**WHAT IS REQUIRED:** Quote all of the data that follows exactly as written, skipping the images.

━━━━━━━━━━━━━━━━━━━━

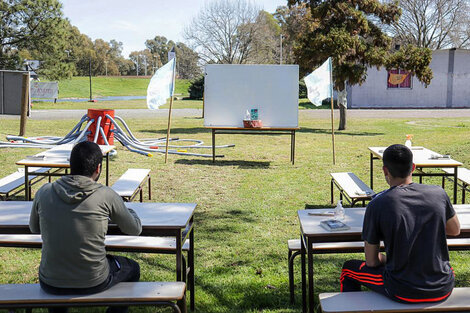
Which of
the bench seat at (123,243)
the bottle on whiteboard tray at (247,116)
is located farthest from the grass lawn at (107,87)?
the bench seat at (123,243)

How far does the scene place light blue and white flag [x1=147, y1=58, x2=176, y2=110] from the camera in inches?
449

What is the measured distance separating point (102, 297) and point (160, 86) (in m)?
8.89

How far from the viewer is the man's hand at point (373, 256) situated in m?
3.16

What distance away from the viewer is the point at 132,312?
4137 millimetres

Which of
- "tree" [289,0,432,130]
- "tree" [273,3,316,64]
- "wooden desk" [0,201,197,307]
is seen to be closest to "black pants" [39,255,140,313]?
"wooden desk" [0,201,197,307]

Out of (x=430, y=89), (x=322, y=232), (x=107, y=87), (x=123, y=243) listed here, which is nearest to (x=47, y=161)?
(x=123, y=243)

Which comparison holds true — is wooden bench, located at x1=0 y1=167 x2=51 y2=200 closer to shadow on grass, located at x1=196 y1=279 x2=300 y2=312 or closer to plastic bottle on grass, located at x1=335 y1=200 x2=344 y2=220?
shadow on grass, located at x1=196 y1=279 x2=300 y2=312

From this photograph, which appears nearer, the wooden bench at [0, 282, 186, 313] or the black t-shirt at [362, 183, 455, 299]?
the black t-shirt at [362, 183, 455, 299]

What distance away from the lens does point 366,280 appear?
332 centimetres

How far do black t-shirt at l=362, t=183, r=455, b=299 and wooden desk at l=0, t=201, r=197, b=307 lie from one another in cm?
143

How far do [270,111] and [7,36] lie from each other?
123ft

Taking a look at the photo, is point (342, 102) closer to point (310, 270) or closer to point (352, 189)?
point (352, 189)

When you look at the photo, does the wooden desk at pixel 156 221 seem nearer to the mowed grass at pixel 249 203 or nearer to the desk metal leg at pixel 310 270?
the mowed grass at pixel 249 203

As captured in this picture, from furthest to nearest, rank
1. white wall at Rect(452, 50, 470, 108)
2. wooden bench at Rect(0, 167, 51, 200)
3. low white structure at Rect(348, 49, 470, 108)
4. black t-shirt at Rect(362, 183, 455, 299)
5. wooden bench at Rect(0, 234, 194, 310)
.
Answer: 1. white wall at Rect(452, 50, 470, 108)
2. low white structure at Rect(348, 49, 470, 108)
3. wooden bench at Rect(0, 167, 51, 200)
4. wooden bench at Rect(0, 234, 194, 310)
5. black t-shirt at Rect(362, 183, 455, 299)
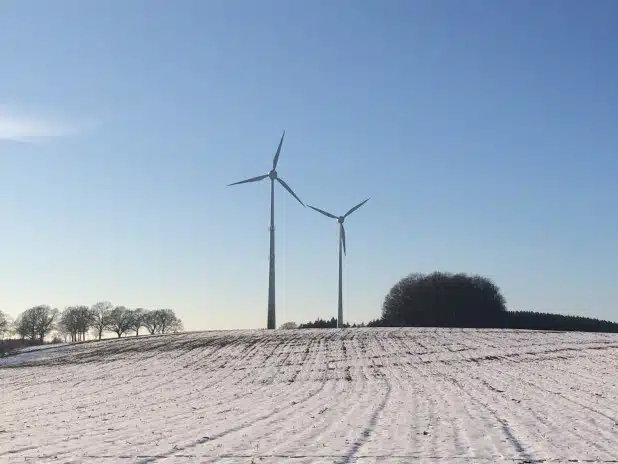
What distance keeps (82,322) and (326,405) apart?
448ft

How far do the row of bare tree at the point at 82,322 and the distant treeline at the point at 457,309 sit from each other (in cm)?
5285

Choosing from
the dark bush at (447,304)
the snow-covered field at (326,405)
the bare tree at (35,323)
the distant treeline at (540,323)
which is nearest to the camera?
the snow-covered field at (326,405)

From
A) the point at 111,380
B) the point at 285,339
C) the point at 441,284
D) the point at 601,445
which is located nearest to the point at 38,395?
the point at 111,380

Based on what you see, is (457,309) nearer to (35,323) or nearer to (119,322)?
(119,322)

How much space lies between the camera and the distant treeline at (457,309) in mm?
Answer: 119312

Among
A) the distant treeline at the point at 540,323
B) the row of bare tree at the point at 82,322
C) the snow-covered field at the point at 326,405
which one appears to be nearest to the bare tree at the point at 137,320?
the row of bare tree at the point at 82,322

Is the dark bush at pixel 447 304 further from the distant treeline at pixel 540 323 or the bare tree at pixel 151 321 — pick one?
the bare tree at pixel 151 321

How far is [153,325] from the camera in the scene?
155 meters

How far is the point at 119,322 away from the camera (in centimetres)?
15012

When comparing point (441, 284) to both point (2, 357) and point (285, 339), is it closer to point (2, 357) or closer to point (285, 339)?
point (285, 339)

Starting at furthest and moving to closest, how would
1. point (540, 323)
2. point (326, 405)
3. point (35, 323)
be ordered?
1. point (35, 323)
2. point (540, 323)
3. point (326, 405)

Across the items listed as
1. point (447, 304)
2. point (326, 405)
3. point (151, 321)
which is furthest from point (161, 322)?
point (326, 405)

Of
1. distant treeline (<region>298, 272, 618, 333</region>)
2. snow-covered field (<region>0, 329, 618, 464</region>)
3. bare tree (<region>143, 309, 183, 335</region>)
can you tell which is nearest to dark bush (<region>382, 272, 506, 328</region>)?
distant treeline (<region>298, 272, 618, 333</region>)

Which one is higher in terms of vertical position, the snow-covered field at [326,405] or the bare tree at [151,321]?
the bare tree at [151,321]
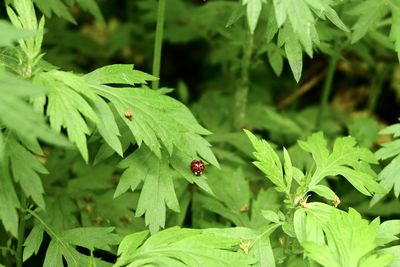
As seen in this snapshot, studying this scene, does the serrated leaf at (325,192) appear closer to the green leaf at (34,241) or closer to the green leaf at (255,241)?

━━━━━━━━━━━━━━━━━━━━

**OUTPUT BELOW:**
Which of
the bench seat at (123,243)
the bottle on whiteboard tray at (247,116)
is located farthest from the grass lawn at (107,87)?
the bench seat at (123,243)

How far does the scene place light blue and white flag [x1=147, y1=58, x2=176, y2=110] from the camera in inches?
449

What is the measured distance separating point (102, 297) and point (160, 86) (in m)?
8.89

How far from the viewer is the man's hand at point (373, 256) situated in m?
3.16

What distance away from the viewer is the point at 132,312?
4137 millimetres

Which of
- "tree" [289,0,432,130]
- "tree" [273,3,316,64]
- "wooden desk" [0,201,197,307]
is seen to be closest to "black pants" [39,255,140,313]?
"wooden desk" [0,201,197,307]

Out of (x=430, y=89), (x=322, y=232), (x=107, y=87), (x=123, y=243) listed here, which is nearest to (x=47, y=161)?
(x=123, y=243)

Which comparison holds true — is wooden bench, located at x1=0 y1=167 x2=51 y2=200 closer to shadow on grass, located at x1=196 y1=279 x2=300 y2=312 or closer to plastic bottle on grass, located at x1=335 y1=200 x2=344 y2=220?
shadow on grass, located at x1=196 y1=279 x2=300 y2=312

From this photograph, which appears nearer, the wooden bench at [0, 282, 186, 313] or the black t-shirt at [362, 183, 455, 299]?
the black t-shirt at [362, 183, 455, 299]

What distance away from the lens does point 366,280 appear?
332 centimetres

How far do black t-shirt at l=362, t=183, r=455, b=299 and wooden desk at l=0, t=201, r=197, b=307 lie from one another in cm?
143

How far do [270,111] and [7,36] lie from each other?
123ft

Taking a look at the photo, is point (342, 102) closer to point (310, 270) or closer to point (352, 189)?
point (352, 189)

When you look at the photo, does the wooden desk at pixel 156 221 seem nearer to the mowed grass at pixel 249 203 or nearer to the desk metal leg at pixel 310 270?
the mowed grass at pixel 249 203

As captured in this picture, from furthest to nearest, rank
1. white wall at Rect(452, 50, 470, 108)
2. wooden bench at Rect(0, 167, 51, 200)
3. low white structure at Rect(348, 49, 470, 108)
4. black t-shirt at Rect(362, 183, 455, 299)
5. wooden bench at Rect(0, 234, 194, 310)
.
Answer: 1. white wall at Rect(452, 50, 470, 108)
2. low white structure at Rect(348, 49, 470, 108)
3. wooden bench at Rect(0, 167, 51, 200)
4. wooden bench at Rect(0, 234, 194, 310)
5. black t-shirt at Rect(362, 183, 455, 299)
What distance keeps (82,322) and (326,405) apart?
448ft

How far do the row of bare tree at the point at 82,322 and the distant treeline at the point at 457,309 sit from each other (in cm)?
5285

Choosing from
the dark bush at (447,304)
the snow-covered field at (326,405)
the bare tree at (35,323)
the distant treeline at (540,323)
which is nearest to the camera?
the snow-covered field at (326,405)

From
A) the point at 111,380
B) the point at 285,339
C) the point at 441,284
D) the point at 601,445
which is located nearest to the point at 38,395?
the point at 111,380

Based on what you see, is (457,309) nearer to (35,323) or nearer to (119,322)?
(119,322)

How much space lies between the camera and the distant treeline at (457,309) in mm?
Answer: 119312

Among
A) the distant treeline at the point at 540,323
B) the row of bare tree at the point at 82,322
C) the snow-covered field at the point at 326,405
which one appears to be nearest to the bare tree at the point at 137,320?
the row of bare tree at the point at 82,322

Is the dark bush at pixel 447 304 further from the distant treeline at pixel 540 323 or the bare tree at pixel 151 321 — pick one?
the bare tree at pixel 151 321

How far is [153,325] from the camera in the scene?
155 meters

How far is the point at 119,322 away from the camera (in centimetres)?
15012

When comparing point (441, 284) to both point (2, 357) and point (285, 339), is it closer to point (2, 357) or closer to point (285, 339)?
point (285, 339)

Starting at furthest and moving to closest, how would
1. point (540, 323)
2. point (326, 405)
3. point (35, 323)
be ordered?
1. point (35, 323)
2. point (540, 323)
3. point (326, 405)

Across the items listed as
1. point (447, 304)
2. point (326, 405)
3. point (151, 321)
which is furthest from point (161, 322)?
point (326, 405)

Of
1. distant treeline (<region>298, 272, 618, 333</region>)
2. snow-covered field (<region>0, 329, 618, 464</region>)
3. bare tree (<region>143, 309, 183, 335</region>)
can you tell which is nearest to dark bush (<region>382, 272, 506, 328</region>)?
distant treeline (<region>298, 272, 618, 333</region>)

Which one is higher in terms of vertical position, the snow-covered field at [326,405] or the bare tree at [151,321]?
the bare tree at [151,321]
As seen in this snapshot, studying this scene, does the serrated leaf at (325,192) appear closer to the green leaf at (34,241) or closer to the green leaf at (255,241)?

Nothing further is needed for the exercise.